* begin *

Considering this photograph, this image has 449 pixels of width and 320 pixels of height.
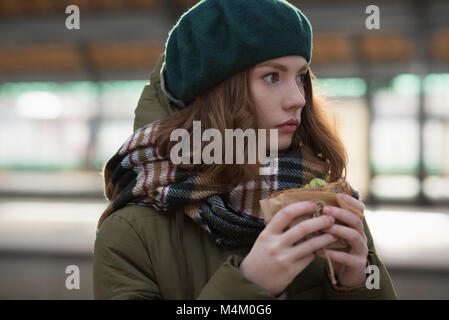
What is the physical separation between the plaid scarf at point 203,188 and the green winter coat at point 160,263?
5 centimetres

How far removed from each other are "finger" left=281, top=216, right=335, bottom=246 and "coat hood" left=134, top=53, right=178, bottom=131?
62 centimetres

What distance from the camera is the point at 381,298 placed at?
4.34 feet

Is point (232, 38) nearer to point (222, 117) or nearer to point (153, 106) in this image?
point (222, 117)

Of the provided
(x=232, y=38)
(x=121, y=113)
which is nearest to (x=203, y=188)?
(x=232, y=38)

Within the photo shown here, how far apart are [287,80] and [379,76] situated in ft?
22.2

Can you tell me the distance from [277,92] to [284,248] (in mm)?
478

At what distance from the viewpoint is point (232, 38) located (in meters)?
1.34

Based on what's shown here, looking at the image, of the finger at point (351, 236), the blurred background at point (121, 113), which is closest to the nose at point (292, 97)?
the finger at point (351, 236)

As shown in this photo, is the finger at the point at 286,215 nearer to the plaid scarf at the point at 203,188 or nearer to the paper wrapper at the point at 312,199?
the paper wrapper at the point at 312,199

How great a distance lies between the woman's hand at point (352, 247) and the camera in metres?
1.13

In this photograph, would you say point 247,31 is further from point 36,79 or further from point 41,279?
point 36,79

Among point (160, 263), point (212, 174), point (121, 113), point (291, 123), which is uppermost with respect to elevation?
point (121, 113)

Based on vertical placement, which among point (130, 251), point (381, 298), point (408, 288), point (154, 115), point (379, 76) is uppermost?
point (379, 76)

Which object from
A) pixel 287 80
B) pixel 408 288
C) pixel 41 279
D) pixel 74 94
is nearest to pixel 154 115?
pixel 287 80
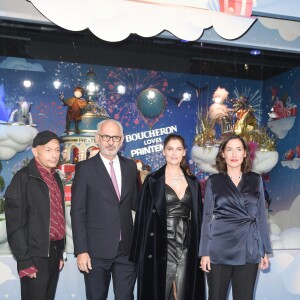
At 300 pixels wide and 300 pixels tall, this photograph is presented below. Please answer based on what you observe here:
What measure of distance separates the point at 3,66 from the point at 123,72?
143 cm

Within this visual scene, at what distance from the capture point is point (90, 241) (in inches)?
94.0

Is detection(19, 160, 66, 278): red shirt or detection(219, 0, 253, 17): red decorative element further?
detection(219, 0, 253, 17): red decorative element

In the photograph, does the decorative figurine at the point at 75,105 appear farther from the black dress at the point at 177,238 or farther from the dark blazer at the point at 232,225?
the dark blazer at the point at 232,225

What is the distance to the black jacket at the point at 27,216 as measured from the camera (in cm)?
210

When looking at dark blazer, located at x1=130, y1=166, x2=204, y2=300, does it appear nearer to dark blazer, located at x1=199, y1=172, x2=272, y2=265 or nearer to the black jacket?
dark blazer, located at x1=199, y1=172, x2=272, y2=265

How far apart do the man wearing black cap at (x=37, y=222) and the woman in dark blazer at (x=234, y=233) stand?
93 centimetres

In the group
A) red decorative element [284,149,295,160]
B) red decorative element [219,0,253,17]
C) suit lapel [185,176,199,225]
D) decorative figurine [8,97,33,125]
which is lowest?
suit lapel [185,176,199,225]

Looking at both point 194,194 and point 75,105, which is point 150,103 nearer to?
point 75,105

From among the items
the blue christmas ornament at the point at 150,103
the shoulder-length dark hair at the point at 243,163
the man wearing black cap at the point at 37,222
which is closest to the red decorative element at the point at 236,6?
the blue christmas ornament at the point at 150,103

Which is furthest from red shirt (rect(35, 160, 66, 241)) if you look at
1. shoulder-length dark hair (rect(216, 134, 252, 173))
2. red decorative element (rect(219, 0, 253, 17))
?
red decorative element (rect(219, 0, 253, 17))

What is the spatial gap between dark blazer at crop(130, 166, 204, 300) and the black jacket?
598mm

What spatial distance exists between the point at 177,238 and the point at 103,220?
1.62ft

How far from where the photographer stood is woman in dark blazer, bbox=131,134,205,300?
7.81 feet

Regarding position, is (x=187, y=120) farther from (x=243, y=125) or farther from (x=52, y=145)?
(x=52, y=145)
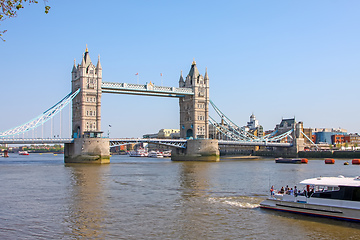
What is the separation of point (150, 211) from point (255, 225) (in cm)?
663

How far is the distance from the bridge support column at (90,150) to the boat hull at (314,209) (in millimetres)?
54796

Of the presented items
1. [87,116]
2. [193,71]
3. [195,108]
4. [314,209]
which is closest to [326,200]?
[314,209]

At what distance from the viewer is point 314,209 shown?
76.3 feet

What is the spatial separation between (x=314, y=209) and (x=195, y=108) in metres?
74.2

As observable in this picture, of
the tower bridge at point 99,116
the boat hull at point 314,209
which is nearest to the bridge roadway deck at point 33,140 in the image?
the tower bridge at point 99,116

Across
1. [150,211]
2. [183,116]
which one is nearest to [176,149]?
[183,116]

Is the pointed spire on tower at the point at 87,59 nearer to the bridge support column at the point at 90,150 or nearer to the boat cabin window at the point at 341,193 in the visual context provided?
the bridge support column at the point at 90,150

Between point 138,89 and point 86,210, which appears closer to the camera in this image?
point 86,210

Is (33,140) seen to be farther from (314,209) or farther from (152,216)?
(314,209)

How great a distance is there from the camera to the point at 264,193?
32219 millimetres

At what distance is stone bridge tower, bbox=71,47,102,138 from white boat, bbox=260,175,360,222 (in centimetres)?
6086

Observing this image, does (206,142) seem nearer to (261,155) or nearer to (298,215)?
(261,155)

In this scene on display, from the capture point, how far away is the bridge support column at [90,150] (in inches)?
3009

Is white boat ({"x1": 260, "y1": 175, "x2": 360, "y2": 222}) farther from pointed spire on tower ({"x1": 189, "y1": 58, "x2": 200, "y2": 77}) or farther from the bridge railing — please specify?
A: pointed spire on tower ({"x1": 189, "y1": 58, "x2": 200, "y2": 77})
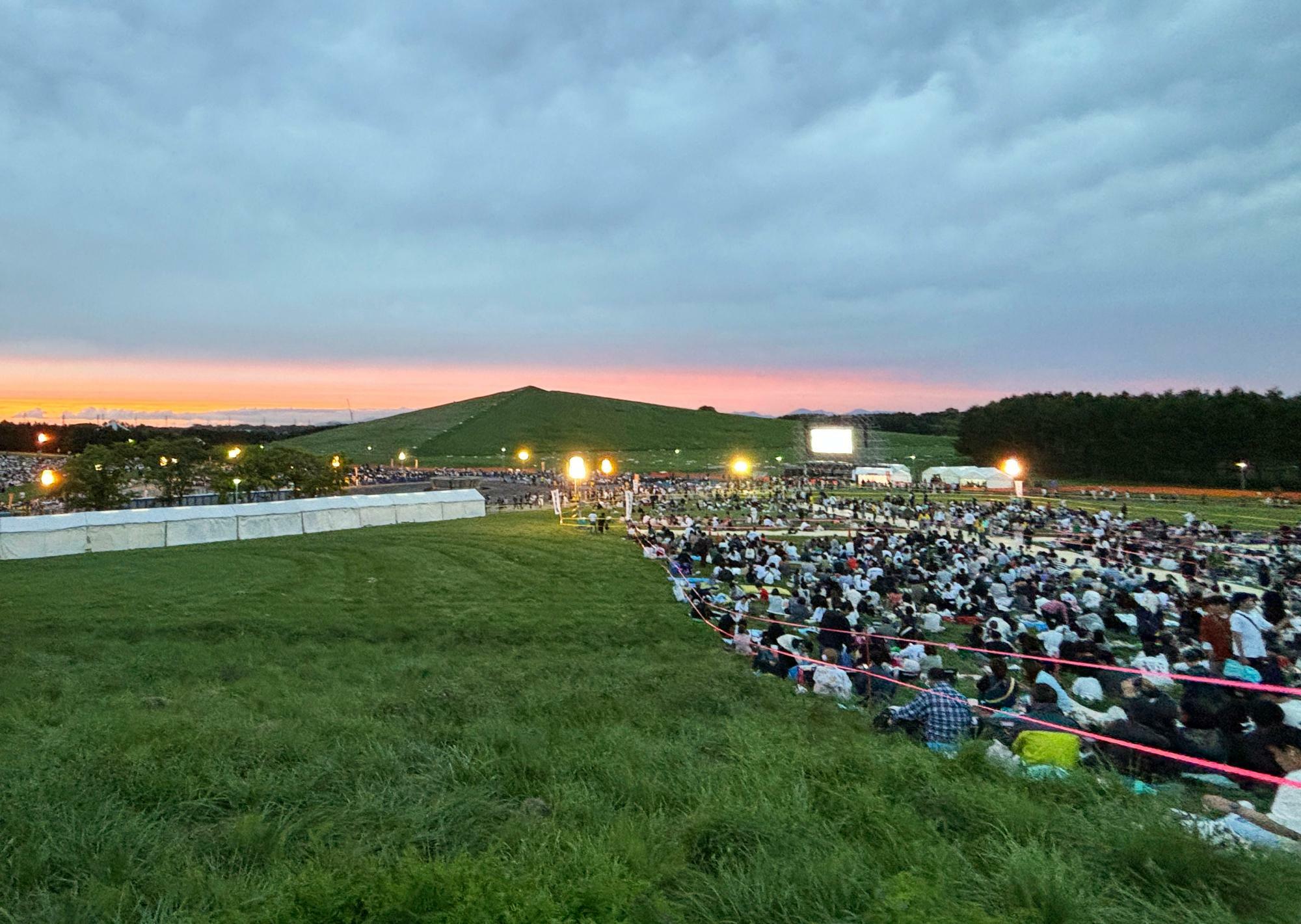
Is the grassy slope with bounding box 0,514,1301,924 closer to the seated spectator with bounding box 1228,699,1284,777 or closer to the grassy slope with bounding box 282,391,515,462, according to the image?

* end *

**What this task involves**
Write out the items above again, replacing "plaid scarf" with "checked scarf" everywhere and leaving everything else unchanged. Leave the pictures out.

**Result of the task**
Considering this photograph, this image has 449 pixels of width and 320 pixels of height.
What is the physical separation between the checked scarf at point 203,188 and the green winter coat at point 160,263?
5 centimetres

How far removed from each other are "finger" left=281, top=216, right=335, bottom=246 and "coat hood" left=134, top=53, right=178, bottom=131?
62 centimetres

What distance from the camera is the point at 381,298 placed at?
4.34 feet

Is point (232, 38) nearer to point (222, 117) or nearer to point (153, 106) in this image?
point (222, 117)

Of the provided
(x=232, y=38)
(x=121, y=113)
which is nearest to (x=203, y=188)?
(x=232, y=38)

Within the photo shown here, how far apart are [287,80] and [379,76] situated in ft?
22.2

Can you tell me the distance from [277,92] to [284,248] (in mm)?
478

At what distance from the viewpoint is point (232, 38) located (in meters)?
1.34

Based on what's shown here, looking at the image, of the finger at point (351, 236), the blurred background at point (121, 113), which is closest to the nose at point (292, 97)?
the finger at point (351, 236)

As shown in this photo, is the finger at the point at 286,215 nearer to the checked scarf at the point at 203,188 or nearer to the paper wrapper at the point at 312,199?
the paper wrapper at the point at 312,199

How great a distance lies between the woman's hand at point (352, 247) and the camera in metres?
1.13

In this photograph, would you say point 247,31 is further from point 36,79 or further from point 41,279?
point 36,79

Among point (160, 263), point (212, 174), point (121, 113), point (291, 123), which is uppermost with respect to elevation?
point (121, 113)

Based on vertical placement, which among point (130, 251), point (381, 298), point (408, 288), point (154, 115), point (379, 76) is uppermost?
point (379, 76)

Which object from
A) pixel 287 80
B) pixel 408 288
C) pixel 41 279
D) pixel 74 94
is nearest to pixel 154 115?
pixel 287 80
At 300 pixels wide and 300 pixels tall, this photograph is presented below. Please answer based on what you observe here:
What measure of distance separates the point at 3,66 from the point at 123,72?
143 cm

Within this visual scene, at what distance from the capture point is point (90, 241) (in inches)?
94.0

Is detection(19, 160, 66, 278): red shirt or detection(219, 0, 253, 17): red decorative element further?
detection(219, 0, 253, 17): red decorative element

In the photograph, does the decorative figurine at the point at 75,105 appear farther from the black dress at the point at 177,238 or farther from the dark blazer at the point at 232,225?
the dark blazer at the point at 232,225

What is the distance to the black jacket at the point at 27,216 as measured from the camera (in cm)?
210

When looking at dark blazer, located at x1=130, y1=166, x2=204, y2=300, does it appear nearer to dark blazer, located at x1=199, y1=172, x2=272, y2=265 or nearer to the black jacket?
dark blazer, located at x1=199, y1=172, x2=272, y2=265

How far apart do the man wearing black cap at (x=37, y=222) and the woman in dark blazer at (x=234, y=233) stand?
93 centimetres

In the group
A) red decorative element [284,149,295,160]
B) red decorative element [219,0,253,17]
C) suit lapel [185,176,199,225]
D) decorative figurine [8,97,33,125]
which is lowest?
suit lapel [185,176,199,225]

Looking at both point 194,194 and point 75,105, which is point 150,103 nearer to?
point 75,105

From among the items
the blue christmas ornament at the point at 150,103
the shoulder-length dark hair at the point at 243,163
the man wearing black cap at the point at 37,222
which is closest to the red decorative element at the point at 236,6?
the blue christmas ornament at the point at 150,103

Which is furthest from red shirt (rect(35, 160, 66, 241)) if you look at
1. shoulder-length dark hair (rect(216, 134, 252, 173))
2. red decorative element (rect(219, 0, 253, 17))
?
red decorative element (rect(219, 0, 253, 17))

What is the spatial gap between dark blazer at crop(130, 166, 204, 300) and the black jacket?
598mm

What spatial distance exists between the point at 177,238 and the point at 103,220?
1.62ft

How far from where the photographer stood is woman in dark blazer, bbox=131,134,205,300?
7.81 feet

Regarding position, is (x=187, y=120) farther from (x=243, y=125) or farther from (x=52, y=145)?
(x=52, y=145)
What is the separation of point (150, 211) from point (255, 225) (in cm)?
663

How far is the distance from the bridge support column at (90,150) to the boat hull at (314,209) (in millimetres)?
54796

Of the presented items
1. [87,116]
2. [193,71]
3. [195,108]
4. [314,209]
which is closest to [326,200]?
[314,209]

At what distance from the viewer is point 314,209 shown?
76.3 feet

What is the spatial separation between (x=314, y=209) and (x=195, y=108) in metres?
74.2

As observable in this picture, of
the tower bridge at point 99,116
the boat hull at point 314,209
which is nearest to the bridge roadway deck at point 33,140 in the image?
the tower bridge at point 99,116

Across
1. [150,211]
2. [183,116]
which one is nearest to [176,149]?
[183,116]

Is the pointed spire on tower at the point at 87,59 nearer to the bridge support column at the point at 90,150 or nearer to the boat cabin window at the point at 341,193 in the visual context provided?
the bridge support column at the point at 90,150

Between point 138,89 and point 86,210, which appears closer to the camera in this image?
point 86,210

Is (33,140) seen to be farther from (314,209) or farther from (152,216)?
(314,209)

How great a distance is there from the camera to the point at 264,193?
32219 millimetres

At what distance is stone bridge tower, bbox=71,47,102,138 from white boat, bbox=260,175,360,222 (in centimetres)?
6086

Observing this image, does (206,142) seem nearer to (261,155) or nearer to (298,215)?
(261,155)

In this scene on display, from the capture point, how far away is the bridge support column at [90,150] (in inches)?
3009

Is white boat ({"x1": 260, "y1": 175, "x2": 360, "y2": 222}) farther from pointed spire on tower ({"x1": 189, "y1": 58, "x2": 200, "y2": 77}) or farther from the bridge railing — please specify?
A: pointed spire on tower ({"x1": 189, "y1": 58, "x2": 200, "y2": 77})
Is the grassy slope with bounding box 0,514,1301,924 closer to the seated spectator with bounding box 1228,699,1284,777 or closer to the grassy slope with bounding box 282,391,515,462, according to the image?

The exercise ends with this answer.